That said, I can well appreciate why Robert Pinsky would cite "Der shir hashirim fun Mendl Pumshtok" as the finest poem written by an American in the twentieth century. "Pumshtok" is a glorious Yiddish send-up of "Prufrock" composed in the 1930s by Isaac Rosenfeld and Saul Bellow. Though they never published it, the poem was passed on enthusiastically in a sort of oral tradition by friends who had memorized at least a part of it. I was able to find the Yiddish transliteration in several places on the Web. ("Shir hashirim" is the Hebrew for "The Song of Songs"):
Nu-zhe, kum-zhe, ikh un du,
Ven der ovnt shteyt uf kegn dem himl
Vi a leymener goylm af tishebov.
Lomir geyn zikh, durkh geselekh vos dreyen zikh
Vi di bord fun dem rov.
Oyf der vant fun dem koshern restorant
Hengt a shmutsiker betgevant
Un vantsn tantsn karahod. Es geht a geroykh
Fun gefiltefish un nase sokn.
Oy, Bashe freg nisht keyn kasha, a dayge dir
Lomir oyfenin di tir
In tsimer ve di vaybere senen
Redt men fun Marx un Lenin.
Ikh ver alt...ikh ver alt...
Un der pupik vert mir kalt.
Zol ikh oykemen di hor,
Meg ikh oyfesn a floym?
Ikh vel tskatsheven di hoyzn
Un shpatsirn bay dem yam.
Ikh vel hern di yam-moyden zingen khad gadyo
Ikh vel zey entfern, Borukh-habo.
An English translation was harder to come by, and of course nothing can quite do justice to the Yiddish "original," but here is an approximation, with some further explanatory notes below:
Nu, then, come, then, me and you,
When the evening stands beneath the sky
Like a clay golem on Tisha B'av.
Let us go, through streets that twist themselves
Like a rabbi's beard.
On the wall of the kosher restaurant
Hangs dirty bedding
And bedbugs dance in circles. There is a stink
Of gefilte fish and wet socks.
Oy, Bashe, don't ask questions, why bother?
Let me open the door
In the room where the wives are
Speaking of Marx and Lenin.
I grow old . . . I grow old . . .
And my navel grows cold.
Should I comb my hair?
May I eat a prune?
I will put on pants
And walk by the sea.
I will hear the sea-maidens sing Chad Gadya,
I shall answer them: Baruch Ha-ba.

= = = = =

## REQUIREMENT
In the text about the Yiddish parody of "Prufrock," who wrote "Der shir hashirim fun Mendl Pumshtok," and in what decade?

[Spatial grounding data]

= = = = =

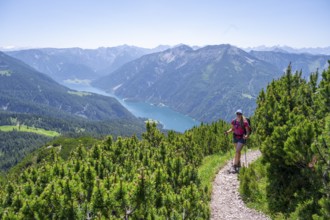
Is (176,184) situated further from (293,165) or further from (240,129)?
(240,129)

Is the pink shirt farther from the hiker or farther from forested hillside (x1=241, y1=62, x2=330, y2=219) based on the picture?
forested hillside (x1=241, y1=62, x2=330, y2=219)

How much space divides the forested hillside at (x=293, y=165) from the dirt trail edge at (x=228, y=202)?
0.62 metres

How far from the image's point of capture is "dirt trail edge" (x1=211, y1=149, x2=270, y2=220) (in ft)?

= = = = =

## SOLUTION FOR THIS TASK
Isaac Rosenfeld and Saul Bellow wrote it in the 1930s.